Googleトップページといえば、大きなロゴに検索窓と2つのボタン(「検索」と「I’m feeling luckey」)が真ん中に表示されているだけの、シンプルなホームページです。

デザインの大きな潮流の中に、ミニマルデザインと呼ばれる、余計なものを可能な限り排除して必要最小限の要素だけでシンプルにデザインしよう、という考え方があります。
Webデザインの歴史においては諸説ありますが、古くはフラットデザインが広まっていった2011年頃には余計な要素を排除していく動きがあったと考えられています。

しかし、こうしたシンプルなデザインには、ある課題があります。
ミニマルにすればするほど、ユーザビリティ(機能性や使い勝手)は悪化していくのではないか、というものです。

文字に青色の下線が入っているであればテキストリンクだと分かったり、ボタンに3D効果が施されていればクリックできるとわかったりと、これまで踏襲されたきた装飾ルールのおかげでユーザーは経験上どのようなアクションができるのかが理解できました。

ところが、デザイントレンドが移り変わり、装飾が極力排除された今、ユーザー体験が大きく変わりました。
見慣れた装飾を完全になくしてしまったら、ユーザーを戸惑わせる可能性があります。

今回は、「ミニマルデザインとユーザビリティは両立するのか?」という問いについて考えてみましょう。

シンプルゆえにユーザビリティがなくなっている?

「ミニマルデザインとユーザビリティは両立するのか?」を考えるのであれば、少なくともフラットデザインの登場にまで遡る必要があるでしょう。
エビデンスベースドなUXリサーチやコンサルティングを行なっているNielsen Normanグループは、特にフラットデザインのユーザビリティに対して当初から懐疑的な意見を投げかけていました。

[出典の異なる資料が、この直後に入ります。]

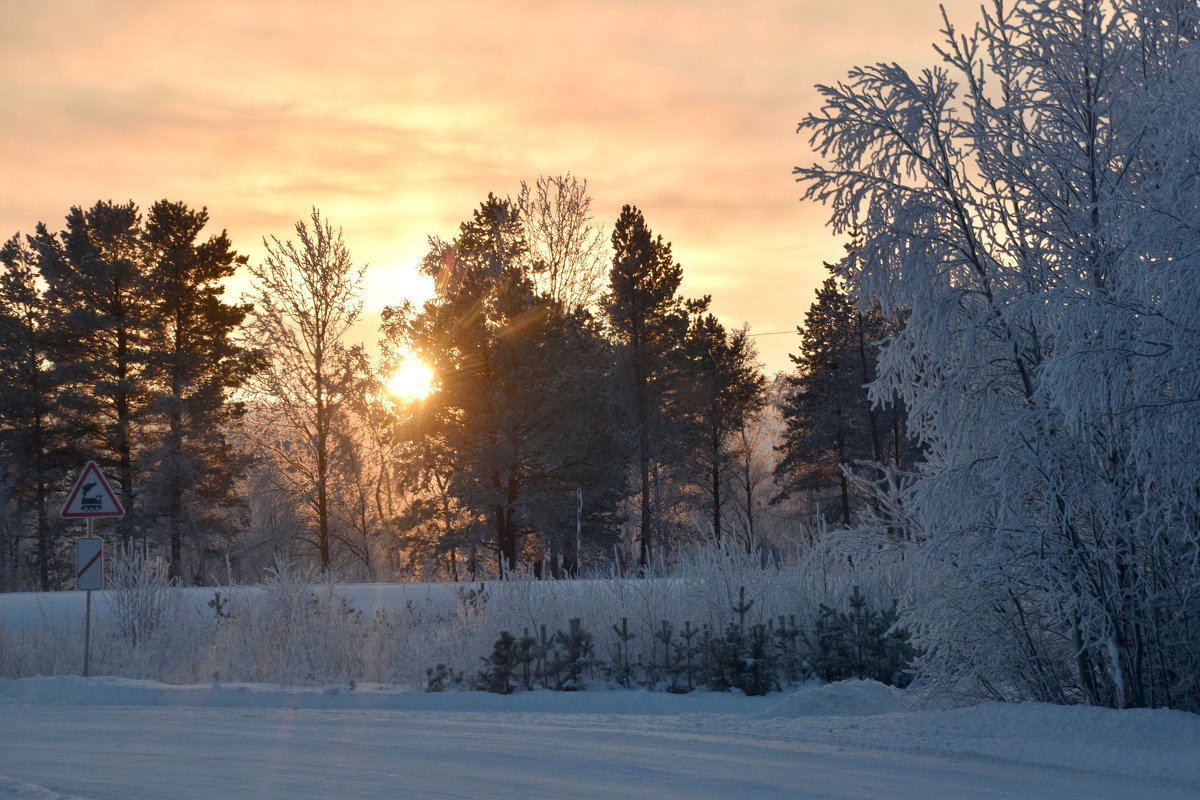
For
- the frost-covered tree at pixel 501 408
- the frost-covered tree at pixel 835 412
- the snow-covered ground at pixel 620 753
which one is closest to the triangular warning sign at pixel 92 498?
the snow-covered ground at pixel 620 753

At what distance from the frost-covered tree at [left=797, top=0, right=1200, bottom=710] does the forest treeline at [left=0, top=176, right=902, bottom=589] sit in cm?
1501

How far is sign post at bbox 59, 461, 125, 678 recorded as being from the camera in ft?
46.6

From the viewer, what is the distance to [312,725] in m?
9.19

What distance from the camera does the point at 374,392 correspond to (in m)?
31.6

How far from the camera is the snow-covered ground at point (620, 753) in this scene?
6.13m

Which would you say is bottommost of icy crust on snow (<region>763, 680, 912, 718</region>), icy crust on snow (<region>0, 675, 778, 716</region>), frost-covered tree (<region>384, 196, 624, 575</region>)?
icy crust on snow (<region>0, 675, 778, 716</region>)

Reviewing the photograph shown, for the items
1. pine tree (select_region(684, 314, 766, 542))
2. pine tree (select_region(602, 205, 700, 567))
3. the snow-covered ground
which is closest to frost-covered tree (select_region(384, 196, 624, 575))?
pine tree (select_region(602, 205, 700, 567))

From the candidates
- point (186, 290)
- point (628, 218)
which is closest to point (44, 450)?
point (186, 290)

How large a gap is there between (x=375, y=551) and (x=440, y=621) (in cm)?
2565

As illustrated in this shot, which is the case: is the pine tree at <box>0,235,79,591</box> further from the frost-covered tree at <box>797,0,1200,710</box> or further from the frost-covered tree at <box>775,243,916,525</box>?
the frost-covered tree at <box>797,0,1200,710</box>

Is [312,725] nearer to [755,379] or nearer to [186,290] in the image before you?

例えば、Windows 8で採用された「Metro」スタイルのUIは、ミニマリズムの極みとも呼べるべきシンプルさです。
それまで一般的だった、わずかに浮き上がって見えるフラットスタイルのボタンとは違って、どれがクリックできるのかを示す擬似的な視覚上の要素は一切排除されています。

確かにこのMetroスタイルは、過去のグレーなウィンドウのUIと比べれば洗練されているように見えます。
また、タイポグラフィもシンプルで、色鮮やかなタイルは非常に新鮮に感じられすらします。

windows8.jpg
Source: tekrevue.com

しかし、この新しいスタイルは、従来のGUIと異なった見た目にすることによって、シンプルさと引き換えにユーザビリティを犠牲にしています。
例えば、右側に表示されているナビゲーションバーを開くと、いくつものテキストやアイコンが並びますが、果たしてどれがクリックできるのでしょうか。

どれもフラットで、「Change PC settings」(パソコンの設定を変更する)という文字ですら、ただのラベルのように見えてしまいます。
Nielsen Normanの調査によれば、こうしたラベルはクリックされにくかったことが明らかになっています。